(Rows from a spatial reasoning dataset)
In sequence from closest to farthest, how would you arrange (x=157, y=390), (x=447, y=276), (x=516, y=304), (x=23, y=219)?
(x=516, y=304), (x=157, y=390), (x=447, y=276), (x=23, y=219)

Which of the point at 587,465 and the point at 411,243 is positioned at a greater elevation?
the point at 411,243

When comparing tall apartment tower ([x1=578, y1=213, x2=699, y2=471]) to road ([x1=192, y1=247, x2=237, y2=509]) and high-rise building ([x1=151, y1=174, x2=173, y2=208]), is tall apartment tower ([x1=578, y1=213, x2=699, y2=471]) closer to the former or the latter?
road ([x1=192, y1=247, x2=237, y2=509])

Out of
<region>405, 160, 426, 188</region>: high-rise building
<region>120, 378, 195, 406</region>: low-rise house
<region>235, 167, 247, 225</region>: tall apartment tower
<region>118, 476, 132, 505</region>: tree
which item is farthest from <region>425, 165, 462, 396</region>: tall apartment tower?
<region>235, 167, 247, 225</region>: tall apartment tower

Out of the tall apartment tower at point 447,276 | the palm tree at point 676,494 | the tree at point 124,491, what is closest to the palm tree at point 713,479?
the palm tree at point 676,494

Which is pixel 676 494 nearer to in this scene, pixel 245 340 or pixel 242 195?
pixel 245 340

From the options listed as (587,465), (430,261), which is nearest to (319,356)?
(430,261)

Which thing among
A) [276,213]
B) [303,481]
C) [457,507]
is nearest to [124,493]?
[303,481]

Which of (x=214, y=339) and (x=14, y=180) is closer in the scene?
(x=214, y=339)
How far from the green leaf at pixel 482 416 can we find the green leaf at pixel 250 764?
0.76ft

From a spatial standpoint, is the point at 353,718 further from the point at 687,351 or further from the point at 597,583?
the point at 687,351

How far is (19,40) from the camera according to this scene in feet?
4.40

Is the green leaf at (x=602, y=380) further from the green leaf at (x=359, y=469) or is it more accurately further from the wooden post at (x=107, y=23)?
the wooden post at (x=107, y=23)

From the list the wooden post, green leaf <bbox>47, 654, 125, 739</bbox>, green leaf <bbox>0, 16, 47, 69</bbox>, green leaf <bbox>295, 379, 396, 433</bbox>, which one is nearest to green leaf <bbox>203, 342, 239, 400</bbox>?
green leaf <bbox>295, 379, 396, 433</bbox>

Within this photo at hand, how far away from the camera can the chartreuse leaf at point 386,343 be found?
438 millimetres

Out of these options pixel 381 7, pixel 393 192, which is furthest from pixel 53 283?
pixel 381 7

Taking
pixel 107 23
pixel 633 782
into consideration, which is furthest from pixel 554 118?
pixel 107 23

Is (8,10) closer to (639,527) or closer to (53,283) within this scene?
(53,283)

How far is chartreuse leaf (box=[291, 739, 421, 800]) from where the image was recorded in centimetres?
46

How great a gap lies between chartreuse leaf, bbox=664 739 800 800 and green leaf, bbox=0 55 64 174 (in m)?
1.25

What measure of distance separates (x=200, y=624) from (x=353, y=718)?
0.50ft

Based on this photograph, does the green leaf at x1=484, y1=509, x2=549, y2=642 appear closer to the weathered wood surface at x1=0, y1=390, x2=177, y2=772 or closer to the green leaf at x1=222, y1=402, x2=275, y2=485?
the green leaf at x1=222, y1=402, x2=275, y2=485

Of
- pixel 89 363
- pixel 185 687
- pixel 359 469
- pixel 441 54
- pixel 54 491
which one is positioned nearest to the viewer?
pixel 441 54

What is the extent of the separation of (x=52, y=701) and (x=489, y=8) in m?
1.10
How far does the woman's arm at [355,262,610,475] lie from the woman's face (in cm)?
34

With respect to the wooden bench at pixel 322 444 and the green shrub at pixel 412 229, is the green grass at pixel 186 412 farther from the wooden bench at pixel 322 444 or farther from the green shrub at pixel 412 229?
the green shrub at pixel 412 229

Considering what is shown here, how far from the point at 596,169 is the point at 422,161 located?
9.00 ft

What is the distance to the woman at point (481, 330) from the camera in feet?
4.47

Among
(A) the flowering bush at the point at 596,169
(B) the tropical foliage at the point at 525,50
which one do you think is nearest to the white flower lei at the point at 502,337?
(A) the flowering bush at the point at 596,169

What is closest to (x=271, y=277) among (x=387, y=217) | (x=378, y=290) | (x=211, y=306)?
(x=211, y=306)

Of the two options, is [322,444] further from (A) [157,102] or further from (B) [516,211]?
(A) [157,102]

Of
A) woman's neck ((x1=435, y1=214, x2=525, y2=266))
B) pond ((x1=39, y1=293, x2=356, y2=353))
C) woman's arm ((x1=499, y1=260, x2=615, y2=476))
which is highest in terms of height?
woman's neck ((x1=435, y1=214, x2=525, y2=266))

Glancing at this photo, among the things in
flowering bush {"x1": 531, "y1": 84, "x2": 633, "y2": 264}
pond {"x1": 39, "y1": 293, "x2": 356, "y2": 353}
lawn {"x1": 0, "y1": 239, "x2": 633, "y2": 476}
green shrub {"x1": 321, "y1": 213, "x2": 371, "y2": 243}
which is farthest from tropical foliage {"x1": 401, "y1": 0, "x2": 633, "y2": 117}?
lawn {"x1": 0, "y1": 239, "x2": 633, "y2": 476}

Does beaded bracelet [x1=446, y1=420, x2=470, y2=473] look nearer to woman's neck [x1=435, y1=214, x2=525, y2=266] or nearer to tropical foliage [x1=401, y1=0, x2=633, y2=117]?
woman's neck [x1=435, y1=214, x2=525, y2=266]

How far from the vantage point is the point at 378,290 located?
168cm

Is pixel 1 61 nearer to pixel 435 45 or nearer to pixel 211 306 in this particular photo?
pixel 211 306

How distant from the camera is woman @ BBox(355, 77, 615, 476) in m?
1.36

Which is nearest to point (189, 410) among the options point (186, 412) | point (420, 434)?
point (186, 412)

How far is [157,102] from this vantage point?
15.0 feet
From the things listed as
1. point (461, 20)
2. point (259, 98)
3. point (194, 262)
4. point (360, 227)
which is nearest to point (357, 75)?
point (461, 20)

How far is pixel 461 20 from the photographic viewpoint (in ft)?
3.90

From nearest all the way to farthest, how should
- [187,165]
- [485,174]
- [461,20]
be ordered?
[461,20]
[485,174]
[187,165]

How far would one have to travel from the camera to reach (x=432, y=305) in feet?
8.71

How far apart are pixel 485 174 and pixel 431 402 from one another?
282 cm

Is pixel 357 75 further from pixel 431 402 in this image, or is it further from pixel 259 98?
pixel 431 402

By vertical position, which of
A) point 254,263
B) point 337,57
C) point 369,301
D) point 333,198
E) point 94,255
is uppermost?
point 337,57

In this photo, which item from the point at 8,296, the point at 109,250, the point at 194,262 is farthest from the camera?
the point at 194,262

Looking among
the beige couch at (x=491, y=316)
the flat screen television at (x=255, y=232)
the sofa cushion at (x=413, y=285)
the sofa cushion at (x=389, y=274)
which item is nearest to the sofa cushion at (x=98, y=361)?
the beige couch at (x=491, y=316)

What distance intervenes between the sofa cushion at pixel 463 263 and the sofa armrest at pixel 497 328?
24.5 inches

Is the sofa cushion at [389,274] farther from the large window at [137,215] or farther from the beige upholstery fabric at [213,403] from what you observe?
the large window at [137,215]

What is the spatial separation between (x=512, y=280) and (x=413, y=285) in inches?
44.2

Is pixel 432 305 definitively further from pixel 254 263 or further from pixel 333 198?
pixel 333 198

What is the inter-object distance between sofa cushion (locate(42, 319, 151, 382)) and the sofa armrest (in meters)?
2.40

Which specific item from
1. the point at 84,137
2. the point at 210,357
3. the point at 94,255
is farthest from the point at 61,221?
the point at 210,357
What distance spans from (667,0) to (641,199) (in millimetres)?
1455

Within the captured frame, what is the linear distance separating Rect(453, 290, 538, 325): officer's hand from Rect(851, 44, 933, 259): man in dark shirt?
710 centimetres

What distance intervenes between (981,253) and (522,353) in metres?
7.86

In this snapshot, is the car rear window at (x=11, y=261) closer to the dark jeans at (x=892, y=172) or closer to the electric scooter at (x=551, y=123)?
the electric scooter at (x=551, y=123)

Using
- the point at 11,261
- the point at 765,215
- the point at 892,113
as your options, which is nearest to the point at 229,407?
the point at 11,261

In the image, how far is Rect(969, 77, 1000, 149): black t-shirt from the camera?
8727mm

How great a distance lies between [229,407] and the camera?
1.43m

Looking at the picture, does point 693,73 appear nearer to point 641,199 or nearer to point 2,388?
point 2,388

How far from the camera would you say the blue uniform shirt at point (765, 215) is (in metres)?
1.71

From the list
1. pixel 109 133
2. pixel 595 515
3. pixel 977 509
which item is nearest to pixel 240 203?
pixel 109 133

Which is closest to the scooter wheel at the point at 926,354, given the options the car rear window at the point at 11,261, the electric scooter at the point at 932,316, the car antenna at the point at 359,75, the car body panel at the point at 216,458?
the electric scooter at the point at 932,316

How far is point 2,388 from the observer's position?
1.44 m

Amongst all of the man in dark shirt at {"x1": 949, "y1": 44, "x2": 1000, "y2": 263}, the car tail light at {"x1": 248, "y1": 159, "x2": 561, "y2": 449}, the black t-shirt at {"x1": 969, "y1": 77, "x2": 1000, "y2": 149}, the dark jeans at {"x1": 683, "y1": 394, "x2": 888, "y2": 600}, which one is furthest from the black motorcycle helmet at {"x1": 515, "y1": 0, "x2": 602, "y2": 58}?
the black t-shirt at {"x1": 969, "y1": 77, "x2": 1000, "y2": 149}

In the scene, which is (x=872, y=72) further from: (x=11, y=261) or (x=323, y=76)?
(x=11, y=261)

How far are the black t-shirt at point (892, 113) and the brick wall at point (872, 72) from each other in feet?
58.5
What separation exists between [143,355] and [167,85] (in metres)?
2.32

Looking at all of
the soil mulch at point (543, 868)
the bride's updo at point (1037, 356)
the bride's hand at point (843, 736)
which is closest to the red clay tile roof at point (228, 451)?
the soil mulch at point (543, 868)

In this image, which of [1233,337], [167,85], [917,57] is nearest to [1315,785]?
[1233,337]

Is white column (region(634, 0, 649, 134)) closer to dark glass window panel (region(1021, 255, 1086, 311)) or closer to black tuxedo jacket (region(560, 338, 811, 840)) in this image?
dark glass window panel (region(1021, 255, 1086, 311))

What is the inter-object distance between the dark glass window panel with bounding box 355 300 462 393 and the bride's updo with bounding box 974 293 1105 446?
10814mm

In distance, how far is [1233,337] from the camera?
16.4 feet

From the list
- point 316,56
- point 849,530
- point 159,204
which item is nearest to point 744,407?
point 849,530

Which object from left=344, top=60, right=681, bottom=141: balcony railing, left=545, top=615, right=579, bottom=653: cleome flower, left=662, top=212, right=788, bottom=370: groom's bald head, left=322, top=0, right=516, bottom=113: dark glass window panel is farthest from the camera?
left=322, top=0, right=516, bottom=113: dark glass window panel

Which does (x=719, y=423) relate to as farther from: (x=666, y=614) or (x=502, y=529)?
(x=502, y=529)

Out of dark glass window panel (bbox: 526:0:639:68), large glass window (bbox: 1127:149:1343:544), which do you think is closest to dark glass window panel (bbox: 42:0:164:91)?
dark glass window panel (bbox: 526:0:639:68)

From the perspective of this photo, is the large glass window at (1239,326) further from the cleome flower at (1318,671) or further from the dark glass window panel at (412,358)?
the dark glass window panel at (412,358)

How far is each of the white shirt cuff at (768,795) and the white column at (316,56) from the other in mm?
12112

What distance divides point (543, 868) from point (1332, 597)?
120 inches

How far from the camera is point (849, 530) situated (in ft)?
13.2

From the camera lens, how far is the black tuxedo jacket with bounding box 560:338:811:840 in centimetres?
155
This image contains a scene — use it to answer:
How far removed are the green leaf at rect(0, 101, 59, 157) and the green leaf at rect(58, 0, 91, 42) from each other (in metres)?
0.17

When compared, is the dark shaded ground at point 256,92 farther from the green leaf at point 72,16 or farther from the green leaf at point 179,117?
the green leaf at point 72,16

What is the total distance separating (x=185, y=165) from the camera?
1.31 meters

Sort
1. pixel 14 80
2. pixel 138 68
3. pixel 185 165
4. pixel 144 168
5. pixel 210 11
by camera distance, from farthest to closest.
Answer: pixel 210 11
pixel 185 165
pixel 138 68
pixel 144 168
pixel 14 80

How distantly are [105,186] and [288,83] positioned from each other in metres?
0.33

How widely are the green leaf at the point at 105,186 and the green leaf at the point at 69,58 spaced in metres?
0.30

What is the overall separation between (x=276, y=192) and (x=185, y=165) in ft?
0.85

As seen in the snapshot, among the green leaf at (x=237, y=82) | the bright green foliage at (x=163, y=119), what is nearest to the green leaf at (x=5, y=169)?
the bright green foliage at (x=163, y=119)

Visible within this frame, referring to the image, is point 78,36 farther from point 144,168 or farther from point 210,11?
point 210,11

Stated problem:
Retype exactly, please, each line from the line that contains "This image contains" through the last line of the entries above, with nothing added.

Response below:
This image contains a scene — use it to answer:
How far removed are the green leaf at rect(0, 101, 59, 157) and the green leaf at rect(58, 0, 91, 42) from each other (in metres)?
0.17

When compared, is the dark shaded ground at point 256,92 farther from the green leaf at point 72,16 or farther from the green leaf at point 179,117?
the green leaf at point 72,16

What is the total distance separating (x=185, y=165) from the camera?
1.31 meters

Sort
1. pixel 14 80
2. pixel 138 68
3. pixel 185 165
4. pixel 144 168
5. pixel 210 11
by camera distance, from farthest to closest.
Answer: pixel 210 11
pixel 185 165
pixel 138 68
pixel 144 168
pixel 14 80

How distantly are [105,186] and [288,83] positioned from each other in metres?
0.33

How widely are the green leaf at the point at 105,186 and the green leaf at the point at 69,58 spaced in metres?
0.30

What is the overall separation between (x=276, y=192) and (x=185, y=165) in ft?
0.85

As seen in the snapshot, among the green leaf at (x=237, y=82) | the bright green foliage at (x=163, y=119), what is nearest to the green leaf at (x=5, y=169)?
the bright green foliage at (x=163, y=119)

Visible within this frame, referring to the image, is point 78,36 farther from point 144,168 or farther from point 210,11?
point 210,11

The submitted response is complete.